Solved – Feature Importance for Breast Cancer: Random Forests vs Logistic Regression

logisticmachine learningrandom forestregression coefficients

Assume I'm a doctor and I want to know which variables are most important to predict breast cancer (binary classification). Two different scientists each present me with a different feature importance figure…

Logistic Regression with L2 norm (absolute values of model coefficients; 10 highest shown):
enter image description here

And Random Forests (10 highest shown):
enter image description here

The results are very different. Which scientist should I trust? Are one/both of these figures meaningless?

Code below; using the Wisconsin Breast Cancer data-set in scikit-learn.

from sklearn.datasets import load_breast_cancer
from sklearn.linear_model import LogisticRegressionCV
from sklearn.ensemble import RandomForestClassifier
import numpy as np
import matplotlib.pyplot as plt

data = load_breast_cancer()
y = data.target
X = data.data

clf = LogisticRegressionCV(max_iter=3000)
clf.fit(X, y)
coefs = np.abs(clf.coef_[0])
indices = np.argsort(coefs)[::-1]

plt.figure()
plt.title("Feature importances (Logistic Regression)")
plt.bar(range(10), coefs[indices[:10]],
       color="r", align="center")
plt.xticks(range(10), data.feature_names[indices[:10]], rotation=45, ha='right')
plt.subplots_adjust(bottom=0.3)

clf = RandomForestClassifier(n_jobs=-1, random_state=42, n_estimators=400, max_depth=6, max_features=6) #has already been tuned
clf.fit(X, y)
coefs = clf.feature_importances_
indices = np.argsort(coefs)[::-1]

plt.figure()
plt.title("Feature importances (Random Forests)")
plt.bar(range(10), coefs[indices[:10]],
       color="r", align="center")
plt.xticks(range(10), data.feature_names[indices[:10]], rotation=45, ha='right')
plt.subplots_adjust(bottom=0.3)

plt.ion(); plt.show()

Best Answer

From your comments, it seems like what you are really after is feature selection - you want a set of models that use variable numbers of features (1, 2, 3, ..., N), such that incrementally adding a new feature yields as great an increase in model performance as possible. Then the decision makers can assess whether they want to carry out a costly procedure to obtain the data for an additional feature to use a more complicated model with greater precision/recall. We assume here that it costs the same to obtain the data for each feature.

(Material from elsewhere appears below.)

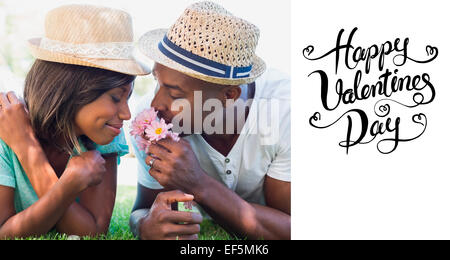 Composite image of happy couple lying in garden together smelling flowers Stock Photo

In that case, I would separate your data into a training and test set; I would use cross-validation on the training set to select the best incremental feature (strictly speaking, you need to use nested cross-validation here, but if that is computationally infeasible or you don't have enough data we can verify that we did not overfit by cross-referencing CV results with test set results at the end). That is, you would start by trying each feature on their own, and choose the feature that gives you the best CV performance. You would then repeat the process to iteratively add additional features.

Note whether different CV folds show up with different best incremental features - if the variability is too high, this approach may not be feasible.